Ma il secondo, decisivo fattore è stato il Welfare State. Sono le leggi di
protezione della vecchiaia e i finanziamenti per la sua assistenza che hanno
moltiplicato a dismisura le case di riposo, che le hanno finanziate e hanno creato
il loro mercato. Lo si è visto dal boom speculativo all’inizio degli anni ‘70
del secolo scorso negli Stati Uniti, dopo che nel 1965 furono creati i
programmi di assistenza sanitaria per gli anziani sopra i 65 anni (Medicare) e
per i bisognosi (Medicaid): tra il 1960 e il 1975 negli Usa le case di riposo
aumentarono del 140%, i loro posti letto del 302% e i loro introiti del 2000%.
Quindi nelle case di riposo assistiamo al sovrapporsi della logica
burocratica dell’amministrazione pubblica alla logica del profitto (taglio dei
costi, riduzione delle prestazioni, aumento delle rette) delle imprese private.

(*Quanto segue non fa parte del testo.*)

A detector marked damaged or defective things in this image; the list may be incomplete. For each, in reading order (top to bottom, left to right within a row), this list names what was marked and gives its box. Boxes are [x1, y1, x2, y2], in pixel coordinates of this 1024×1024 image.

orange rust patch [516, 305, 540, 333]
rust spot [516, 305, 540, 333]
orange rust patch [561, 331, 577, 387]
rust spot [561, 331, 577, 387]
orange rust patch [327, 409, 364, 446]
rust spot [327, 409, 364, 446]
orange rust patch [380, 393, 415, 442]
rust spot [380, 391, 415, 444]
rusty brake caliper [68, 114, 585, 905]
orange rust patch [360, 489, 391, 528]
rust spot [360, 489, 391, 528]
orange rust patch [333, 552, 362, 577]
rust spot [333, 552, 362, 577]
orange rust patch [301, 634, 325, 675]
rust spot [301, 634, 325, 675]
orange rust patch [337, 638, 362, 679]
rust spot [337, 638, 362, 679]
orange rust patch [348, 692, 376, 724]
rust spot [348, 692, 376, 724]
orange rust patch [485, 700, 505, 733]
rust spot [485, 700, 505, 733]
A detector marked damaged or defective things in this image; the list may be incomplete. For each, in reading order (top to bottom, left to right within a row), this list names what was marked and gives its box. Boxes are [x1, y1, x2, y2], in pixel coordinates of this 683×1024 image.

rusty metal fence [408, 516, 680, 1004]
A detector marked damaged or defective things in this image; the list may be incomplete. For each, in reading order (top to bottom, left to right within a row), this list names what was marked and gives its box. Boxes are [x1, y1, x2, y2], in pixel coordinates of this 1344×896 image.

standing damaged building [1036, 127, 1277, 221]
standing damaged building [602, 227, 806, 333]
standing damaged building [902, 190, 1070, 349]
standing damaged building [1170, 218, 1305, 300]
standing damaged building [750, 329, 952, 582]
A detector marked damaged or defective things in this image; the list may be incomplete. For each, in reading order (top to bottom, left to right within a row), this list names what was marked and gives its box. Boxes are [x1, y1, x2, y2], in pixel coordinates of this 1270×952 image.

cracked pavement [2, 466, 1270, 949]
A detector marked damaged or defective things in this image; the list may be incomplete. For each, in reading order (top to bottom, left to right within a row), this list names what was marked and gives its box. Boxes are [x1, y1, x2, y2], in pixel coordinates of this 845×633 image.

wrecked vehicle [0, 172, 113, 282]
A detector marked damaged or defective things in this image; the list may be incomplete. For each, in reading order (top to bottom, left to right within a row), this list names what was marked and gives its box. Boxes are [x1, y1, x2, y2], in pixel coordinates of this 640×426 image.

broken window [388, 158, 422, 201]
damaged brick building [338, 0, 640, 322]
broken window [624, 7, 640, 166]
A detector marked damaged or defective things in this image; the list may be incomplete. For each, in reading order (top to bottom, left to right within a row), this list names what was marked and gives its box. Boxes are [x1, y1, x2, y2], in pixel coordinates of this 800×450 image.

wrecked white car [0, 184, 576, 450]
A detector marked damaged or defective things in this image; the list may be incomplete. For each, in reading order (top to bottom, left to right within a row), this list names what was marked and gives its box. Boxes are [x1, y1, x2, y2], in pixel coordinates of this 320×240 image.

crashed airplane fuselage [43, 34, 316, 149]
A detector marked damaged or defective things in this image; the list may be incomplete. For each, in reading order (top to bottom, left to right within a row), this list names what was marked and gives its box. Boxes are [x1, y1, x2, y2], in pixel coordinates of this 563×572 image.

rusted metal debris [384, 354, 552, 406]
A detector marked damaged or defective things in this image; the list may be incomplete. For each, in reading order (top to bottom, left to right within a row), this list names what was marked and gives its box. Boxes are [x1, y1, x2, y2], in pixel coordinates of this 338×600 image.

Così in Francia e in Germania sono stabiliti diversi livelli di assistenza, a
seconda di quanto (poco) siano indipendenti i vecchi, con parametri come i sei
Gir (groupes iso-ressource) in Francia, dal Gir 1 (dipendenza totale
mentale e corporale) al Gir 6 (nessuna dipendenza significativa), o i cinque PG
(Pflegegrad) in Germania, dal PG 1 (lieve compromissione
dell’indipendenza) al PG 5 (più grave compromissione dell’indipendenza). Questi
livelli determinano p. es. il rapporto tra degenti e personale (p. es. la
Baviera esige un infermiere ogni 6,7 pazienti PG1, contro un infermiere per
1,78 degenti PG5).
Ma, come è avvenuto anche in altri campi, la quasi totalità dei fondi
pubblici destinati alla cura degli anziani è andata, e va, ai privati: già nel
1980 l’80% degli anziani “istituzionalizzati” risiedevano in stabilimenti
commerciali. Oggi le società a scopo di lucro possiedono 381.524 (83,6%) dei
456.545 letti delle case di riposo inglesi; negli Stati uniti il 68 % delle
case di riposo sono di privati a scopo di lucro, il 22% di privati no-profit
(per esempio l’Evangelical Lutheran Good Samaritan Society controlla 9.340
letti, Ascension Living 4.562) e il 6% in mano al pubblico; in Germania il 70%
degli 858.000 letti nelle Pflegeheimen appartiene a società
for-profit. (La Francia è in controtendenza, con il 44% delle Ehpad controllato
dal settore pubblico, il 31 % dai privati no-profit e il 25 % da privati
for-profit.)
Ma la dipendenza dai finanziamenti statali rende vulnerabili le compagnie
di nursing per gli anziani: i progressivi tagli alla spesa pubblica sono il
motivo per cui negli anni 2000 le compagnie si sono sempre più indebitate fino
a farsi fagocitare dagli hedge funds: dove lo stato “frugale” manda in rovina i
privati, per chiudere il cerchio.
Le case di riposo: facili a dirsi, difficili a pensare. Affrontare il loro
problema ci costringerebbe a smetterla di schivare le elusioni e le rimozioni
degli aspetti più contraddittori e inestricabili del nostro convivere sociale,
cui il bisogno di galleggiamento nell’esistente ci costringe, per semplicemente
poter continuare a vivere. Siamo come l’Angelus Novus di Benjamin, solo questa
volta in prima persona biologica e non come civiltà generica: voltiamo
ostinatamente le spalle al futuro in casa di riposo verso cui siamo spinti e a
cui siamo destinati. Per concludere con un sorriso, e per mostrare
l’inestricabile intreccio del moderno, anche per le case di riposo inglesi è
stato creato un sito sul modello di trip.advisor, che classifica i vari
stabilimenti a seconda delle prestazioni e del rapporto tra qualità dei servizi
e prezzo. Niente in confronto a quella straordinaria guida turistica degli
stabilimenti carcerari britannici che è il Prisons Handbook edito
dalla Pluto Press (ultima edizione aggiornata, 2020).
(articolo ripreso da “Sidecar”, blog della New Left Review).